Even some suburbs that did not border the District had lower crash death rates. On the Virginia side, affluent Fairfax County had 4.3 deaths per 100,000 residents, and also-wealthy Loudoun County had only 1.9 per 100,000.  Prince William County, which is somewhat less wealthy, had 6.6 deaths per 100,000, roughly comparable to the District. 

But at the farthest fringes of the D.C. metro area, traffic deaths start to rise. For example, in exurban Virginia, Fauquier County had about 18 deaths per 100,000 residents, and exurban Spotsylvania County had 10.7. And in Charles County, Maryland, there were also about 10.7 deaths per 100,000 residents. In sum, it seems that in the Washington region, there is a clear pattern: with the exception of relatively low-income Prince George's County, inner suburbs have fewer traffic deaths than the urban core, but exurbs have far more traffic deaths than either.

Metro Denver had a somewhat similar pattern. Denver County (that is, the city of Denver) had 67 deaths, or 9.3 deaths per 100,000 residents. Its inner suburban counties, Adams, Arapahoe, and Jefferson, had roughly similar results- 11.7, 7, and 8.7 deaths per 100,000 residents respectively. Douglas County a bit further out did no worse, with 7.8 deaths per 100,000 residents. But five small counties at the fringe of the Denver region (Broomfield, Elbert, Park, Clear Creek, and Gilpin) collectively had 23 deaths, or about 17 deaths per 100,000.  

Another region where a distinctive urban core is also a county is New Orleans, where the city is coterminous with Orleans Parish.* New Orleans had 64 crash deaths in 2021 (or a dreadful 16.7 per 100,000). Orleans Parish is bordered by Jefferson Parish, which had 10.2 deaths per 100,000, well below the central city.** Similarly, the largest parish not bordering Orleans, St. Tammany, had 10.6 fatalities per 100,000 residents. 

But when I added the other three outer-suburban metro area parishes (St. John the Baptist, St. Charles and St. James), I found that they collectively had 21 fatalities (or 18.2 per 100,000, slightly worse than New Orleans). So in metro New Orleans, as in metro Baltimore, there does not seem to be a strong pattern of suburbs being more dangerous than the central city. 
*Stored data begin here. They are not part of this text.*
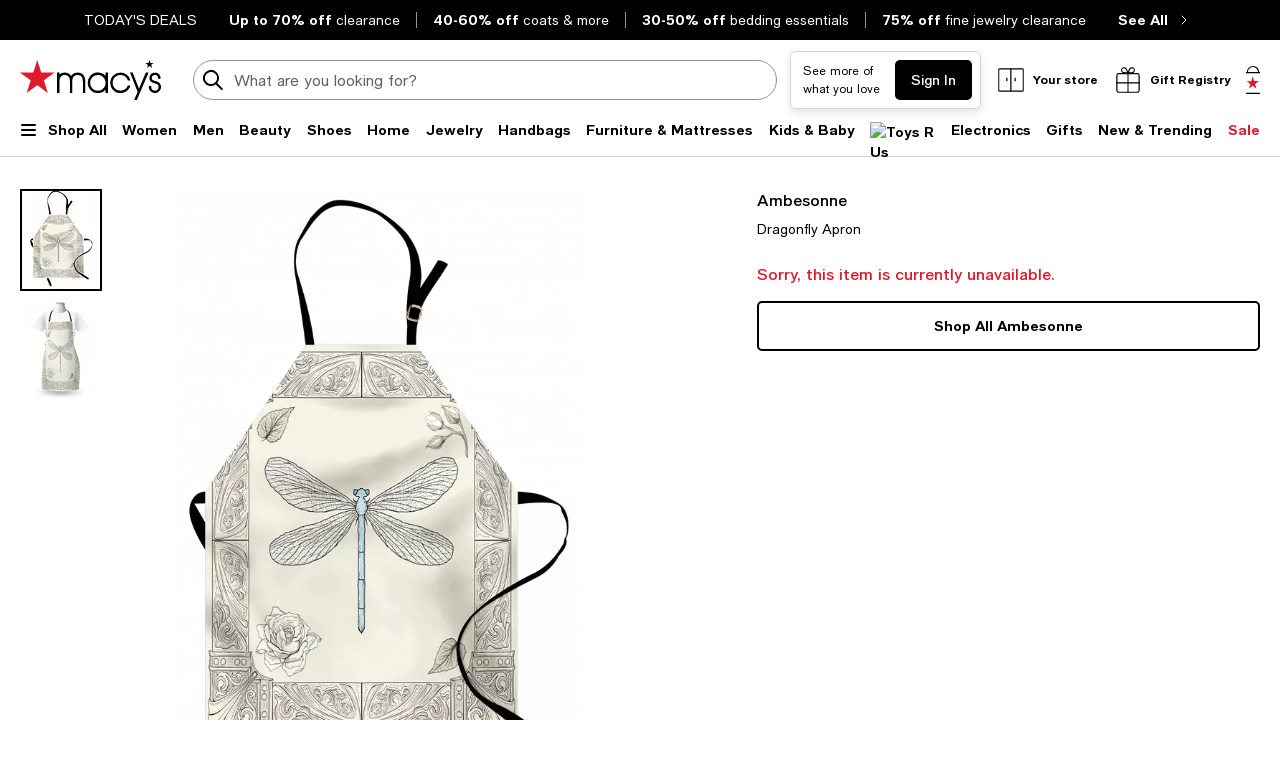

--- FILE ---
content_type: text/html; charset=utf-8
request_url: https://www.google.com/recaptcha/api2/aframe
body_size: 267
content:
<!DOCTYPE HTML><html><head><meta http-equiv="content-type" content="text/html; charset=UTF-8"></head><body><script nonce="GEKQ_e7edfU297QOF4Ac9Q">/** Anti-fraud and anti-abuse applications only. See google.com/recaptcha */ try{var clients={'sodar':'https://pagead2.googlesyndication.com/pagead/sodar?'};window.addEventListener("message",function(a){try{if(a.source===window.parent){var b=JSON.parse(a.data);var c=clients[b['id']];if(c){var d=document.createElement('img');d.src=c+b['params']+'&rc='+(localStorage.getItem("rc::a")?sessionStorage.getItem("rc::b"):"");window.document.body.appendChild(d);sessionStorage.setItem("rc::e",parseInt(sessionStorage.getItem("rc::e")||0)+1);localStorage.setItem("rc::h",'1768750353835');}}}catch(b){}});window.parent.postMessage("_grecaptcha_ready", "*");}catch(b){}</script></body></html>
Based on this admittedly limited set of data, it doesn't seem that there is a clear pattern of suburbs generally being more crash-ridden than cities. If there is any pattern, it seems to be this: inner suburbs have lower crash death rates than either urban cores or outer suburbs.  

However, the urban data discussed above is subject to some qualifications: most of the cities discussed above (other than Washington, D.C.) are fairly car-dependent: the overwhelming majority of central city residents own cars and drive to work, unlike in New York or San Francisco. (Historically, this has been the case in New York; however, I do not have the most recent data). I suspect that in cities where residents drive less, there may be more of a gap between city and suburban death rates. Second, historically, urban cores have had nonresident visitors than suburbs because more suburbanites commute to urban jobs than vice versa. On the other hand, this was somewhat less true than usual in 2020 and 2021. 

*The word "parish" means the same thing in Louisiana that "county" means in other states.

**Parts of St. Bernard and Plaquemines Parish border New Orleans, but these parishes are tiny counties with three or fewer deaths, so I'm not sure their data is really significant.